Lavender is part of the mint family and in fact there are at least 39 different known species, all of which have differences in their chemical profiles, their properties, and therapeutic uses. Then on top of that, there can be many more variations as to quality and complexity depending on where and how the lavender was grown, soil and growing conditions for that particular crop, how and when it was harvested, how long and what was done with it between harvest and distillation, how it was distilled, the quality of the equipment used, temperature, pressure, etc, and the knowledge of the persons distilling it. Then, how it is tested, bottled, sealed, and delivered to the consumer. There are also other considerations with lavender, for instance whether it is wild, whether it is grown from seed, or from cloned plants.
The name Lavandula officinalis is sometimes used interchangeably with Lavandula angustifolia, or it is occasionally referred to as Lavandula vera. However, when the latin name is followed by the letters “spp”, this means multiple species. All of which are lavender. So NOW Foods may be truthful when they say 100% pure lavender, and the Lavandula officinalis (spp) is right on the front of the bottle. But, they also sell “organic” lavender, for as low as $15.69 for 1 oz. This is still about half the price of the others but certainly far more expensive than their 4 oz bottle, although both claim to be 100% pure lavender and are labeled Lavandula officinalis (spp). So, you don’t really know what species of lavender are in these bottles, or even if they came from a single crop. They tell you it is steam distilled from the flower, and they do conduct some testing. Depending on what different people want, the NOW lavender might be adequate, but it most definitely is not the same and really does not provide evidence that the others are overpriced.

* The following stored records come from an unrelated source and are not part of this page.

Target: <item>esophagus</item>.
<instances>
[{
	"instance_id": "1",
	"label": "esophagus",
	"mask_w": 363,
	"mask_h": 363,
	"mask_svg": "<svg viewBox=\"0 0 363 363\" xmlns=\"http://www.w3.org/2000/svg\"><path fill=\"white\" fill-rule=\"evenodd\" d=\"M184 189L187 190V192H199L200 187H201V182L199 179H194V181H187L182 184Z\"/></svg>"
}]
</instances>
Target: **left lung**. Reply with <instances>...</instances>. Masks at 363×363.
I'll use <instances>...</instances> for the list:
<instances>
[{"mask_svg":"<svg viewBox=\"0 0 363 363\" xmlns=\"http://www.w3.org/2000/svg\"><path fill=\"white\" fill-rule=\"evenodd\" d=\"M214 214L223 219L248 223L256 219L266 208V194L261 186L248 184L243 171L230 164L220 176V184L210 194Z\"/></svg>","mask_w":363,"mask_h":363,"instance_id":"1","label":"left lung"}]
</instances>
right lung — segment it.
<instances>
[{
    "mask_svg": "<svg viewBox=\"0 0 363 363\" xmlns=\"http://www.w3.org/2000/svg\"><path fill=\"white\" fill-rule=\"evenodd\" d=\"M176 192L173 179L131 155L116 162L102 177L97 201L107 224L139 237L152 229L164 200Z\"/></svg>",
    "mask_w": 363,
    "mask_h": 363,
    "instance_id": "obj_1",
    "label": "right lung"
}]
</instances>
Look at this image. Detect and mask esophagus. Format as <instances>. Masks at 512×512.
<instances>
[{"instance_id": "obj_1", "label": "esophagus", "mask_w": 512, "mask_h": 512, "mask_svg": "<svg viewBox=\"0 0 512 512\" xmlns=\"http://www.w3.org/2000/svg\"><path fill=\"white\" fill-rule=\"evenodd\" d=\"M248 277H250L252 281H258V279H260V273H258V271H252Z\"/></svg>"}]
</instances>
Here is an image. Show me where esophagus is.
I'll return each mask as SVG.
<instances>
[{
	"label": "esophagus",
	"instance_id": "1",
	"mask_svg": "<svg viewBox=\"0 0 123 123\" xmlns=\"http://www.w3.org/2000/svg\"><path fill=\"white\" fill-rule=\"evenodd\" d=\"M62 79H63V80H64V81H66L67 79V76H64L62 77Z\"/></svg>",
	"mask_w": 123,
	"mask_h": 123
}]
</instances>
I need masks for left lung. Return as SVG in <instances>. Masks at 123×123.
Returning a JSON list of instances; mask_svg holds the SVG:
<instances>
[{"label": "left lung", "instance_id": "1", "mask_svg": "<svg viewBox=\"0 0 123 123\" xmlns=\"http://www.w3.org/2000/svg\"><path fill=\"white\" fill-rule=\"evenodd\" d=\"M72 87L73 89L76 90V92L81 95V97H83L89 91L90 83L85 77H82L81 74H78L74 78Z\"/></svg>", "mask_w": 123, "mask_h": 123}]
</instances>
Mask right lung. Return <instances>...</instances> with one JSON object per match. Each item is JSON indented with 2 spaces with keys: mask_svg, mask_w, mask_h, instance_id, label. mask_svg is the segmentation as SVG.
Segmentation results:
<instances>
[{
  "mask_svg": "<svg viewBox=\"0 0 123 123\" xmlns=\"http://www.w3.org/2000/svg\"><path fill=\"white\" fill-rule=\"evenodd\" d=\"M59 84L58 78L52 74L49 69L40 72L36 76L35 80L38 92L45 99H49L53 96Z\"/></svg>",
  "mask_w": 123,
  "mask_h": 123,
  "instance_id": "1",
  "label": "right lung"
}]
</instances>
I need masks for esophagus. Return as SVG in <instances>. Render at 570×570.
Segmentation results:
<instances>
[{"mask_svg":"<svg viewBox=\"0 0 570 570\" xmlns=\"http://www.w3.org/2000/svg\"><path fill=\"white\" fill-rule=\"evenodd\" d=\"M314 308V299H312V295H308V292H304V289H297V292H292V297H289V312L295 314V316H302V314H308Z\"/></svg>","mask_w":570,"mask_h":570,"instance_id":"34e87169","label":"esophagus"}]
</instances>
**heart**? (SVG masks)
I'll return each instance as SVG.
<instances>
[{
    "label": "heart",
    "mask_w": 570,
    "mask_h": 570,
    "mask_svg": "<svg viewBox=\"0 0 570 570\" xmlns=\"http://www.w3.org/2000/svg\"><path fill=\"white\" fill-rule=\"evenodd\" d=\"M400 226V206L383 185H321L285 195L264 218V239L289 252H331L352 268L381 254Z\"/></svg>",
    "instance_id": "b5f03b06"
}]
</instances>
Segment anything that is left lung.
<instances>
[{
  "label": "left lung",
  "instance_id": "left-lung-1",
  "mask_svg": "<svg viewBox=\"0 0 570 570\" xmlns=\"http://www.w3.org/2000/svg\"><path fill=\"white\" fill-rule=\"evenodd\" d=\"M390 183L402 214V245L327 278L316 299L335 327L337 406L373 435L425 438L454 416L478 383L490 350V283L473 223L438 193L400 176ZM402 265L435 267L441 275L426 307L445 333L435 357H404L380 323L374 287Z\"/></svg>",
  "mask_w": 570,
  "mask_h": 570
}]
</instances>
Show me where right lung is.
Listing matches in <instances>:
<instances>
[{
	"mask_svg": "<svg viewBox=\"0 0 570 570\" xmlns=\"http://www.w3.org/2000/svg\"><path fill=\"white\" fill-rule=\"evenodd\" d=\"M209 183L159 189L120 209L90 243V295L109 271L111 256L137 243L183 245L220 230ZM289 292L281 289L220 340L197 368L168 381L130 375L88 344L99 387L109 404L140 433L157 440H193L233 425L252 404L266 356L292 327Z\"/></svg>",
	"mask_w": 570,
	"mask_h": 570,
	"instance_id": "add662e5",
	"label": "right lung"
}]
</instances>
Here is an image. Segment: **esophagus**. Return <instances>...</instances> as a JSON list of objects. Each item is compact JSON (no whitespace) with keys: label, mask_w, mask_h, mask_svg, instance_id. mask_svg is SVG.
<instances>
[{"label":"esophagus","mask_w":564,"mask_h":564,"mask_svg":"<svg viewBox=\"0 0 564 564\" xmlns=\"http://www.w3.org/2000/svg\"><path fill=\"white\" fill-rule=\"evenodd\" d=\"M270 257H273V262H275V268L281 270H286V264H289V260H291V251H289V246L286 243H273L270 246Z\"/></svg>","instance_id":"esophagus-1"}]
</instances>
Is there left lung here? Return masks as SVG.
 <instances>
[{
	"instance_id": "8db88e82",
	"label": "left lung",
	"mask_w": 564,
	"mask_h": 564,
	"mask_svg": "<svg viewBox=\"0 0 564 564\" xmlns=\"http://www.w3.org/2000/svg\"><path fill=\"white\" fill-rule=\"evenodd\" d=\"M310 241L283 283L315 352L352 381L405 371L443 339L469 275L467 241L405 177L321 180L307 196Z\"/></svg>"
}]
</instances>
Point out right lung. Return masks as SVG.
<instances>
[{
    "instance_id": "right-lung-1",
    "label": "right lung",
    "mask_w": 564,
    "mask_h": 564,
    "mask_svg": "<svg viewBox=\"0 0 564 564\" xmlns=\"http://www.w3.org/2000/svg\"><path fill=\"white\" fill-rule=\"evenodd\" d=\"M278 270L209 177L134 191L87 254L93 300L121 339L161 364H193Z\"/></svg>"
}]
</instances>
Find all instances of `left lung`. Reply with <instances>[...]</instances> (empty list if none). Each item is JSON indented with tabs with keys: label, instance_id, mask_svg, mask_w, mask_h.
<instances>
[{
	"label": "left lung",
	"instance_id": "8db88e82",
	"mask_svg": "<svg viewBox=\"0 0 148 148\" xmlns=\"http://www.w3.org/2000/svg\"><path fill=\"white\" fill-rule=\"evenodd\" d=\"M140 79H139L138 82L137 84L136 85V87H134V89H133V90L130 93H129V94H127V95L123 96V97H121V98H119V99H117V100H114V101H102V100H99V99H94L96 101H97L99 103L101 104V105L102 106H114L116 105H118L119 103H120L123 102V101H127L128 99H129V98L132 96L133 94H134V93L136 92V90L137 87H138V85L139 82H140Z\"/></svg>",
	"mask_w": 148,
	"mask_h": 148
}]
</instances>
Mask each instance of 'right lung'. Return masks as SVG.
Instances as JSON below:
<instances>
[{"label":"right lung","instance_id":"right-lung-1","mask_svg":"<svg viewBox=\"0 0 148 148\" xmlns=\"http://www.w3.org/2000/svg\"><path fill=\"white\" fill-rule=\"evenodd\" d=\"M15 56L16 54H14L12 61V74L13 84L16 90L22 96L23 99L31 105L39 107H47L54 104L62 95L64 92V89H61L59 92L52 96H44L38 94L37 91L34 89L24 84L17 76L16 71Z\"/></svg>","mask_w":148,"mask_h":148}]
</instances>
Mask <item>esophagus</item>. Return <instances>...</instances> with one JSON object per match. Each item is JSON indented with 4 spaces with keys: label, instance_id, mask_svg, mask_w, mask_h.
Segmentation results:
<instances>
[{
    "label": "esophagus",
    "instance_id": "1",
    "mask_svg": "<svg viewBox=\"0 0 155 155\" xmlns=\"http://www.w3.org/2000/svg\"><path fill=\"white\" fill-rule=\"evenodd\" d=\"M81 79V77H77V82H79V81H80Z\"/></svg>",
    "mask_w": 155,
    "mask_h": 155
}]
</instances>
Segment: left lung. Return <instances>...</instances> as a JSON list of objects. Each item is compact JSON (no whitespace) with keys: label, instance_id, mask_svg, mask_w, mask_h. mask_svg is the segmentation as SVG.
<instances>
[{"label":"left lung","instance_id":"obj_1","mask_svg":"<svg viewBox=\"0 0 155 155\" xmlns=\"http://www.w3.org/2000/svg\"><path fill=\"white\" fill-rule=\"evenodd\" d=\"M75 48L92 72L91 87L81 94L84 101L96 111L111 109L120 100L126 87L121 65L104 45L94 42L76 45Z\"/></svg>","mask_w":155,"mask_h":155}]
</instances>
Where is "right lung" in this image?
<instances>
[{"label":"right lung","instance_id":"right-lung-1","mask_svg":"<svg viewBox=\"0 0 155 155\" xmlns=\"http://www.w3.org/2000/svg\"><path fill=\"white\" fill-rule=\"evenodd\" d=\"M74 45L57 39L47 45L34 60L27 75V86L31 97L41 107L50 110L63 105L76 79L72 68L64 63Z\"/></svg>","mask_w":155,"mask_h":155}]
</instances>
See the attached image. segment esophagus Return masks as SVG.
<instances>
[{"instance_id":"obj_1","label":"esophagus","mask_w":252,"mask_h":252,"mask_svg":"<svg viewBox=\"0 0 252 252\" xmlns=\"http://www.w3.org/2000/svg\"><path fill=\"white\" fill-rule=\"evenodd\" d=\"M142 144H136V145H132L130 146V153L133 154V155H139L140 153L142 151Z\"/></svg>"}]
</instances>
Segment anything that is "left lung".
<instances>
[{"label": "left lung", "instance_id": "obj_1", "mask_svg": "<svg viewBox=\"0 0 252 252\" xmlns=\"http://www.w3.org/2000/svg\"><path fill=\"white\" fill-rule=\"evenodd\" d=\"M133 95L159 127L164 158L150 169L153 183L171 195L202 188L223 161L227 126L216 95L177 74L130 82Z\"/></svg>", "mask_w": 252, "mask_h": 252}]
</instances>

While multiple ingredients are supposed to be listed on the labels, strictly speaking, “pure” seems to be a term that has not really been standardized or defined by the FDA as yet. The FDA is currently asking for public comments on use of the term “natural”. So in short, “pure”, may not always mean “pure”, and the question of purity may not really be all you want to find out. An article by Valparaiso University Law School Assisant Law Professor Nicole Negowetti provides a good overview of the general issue.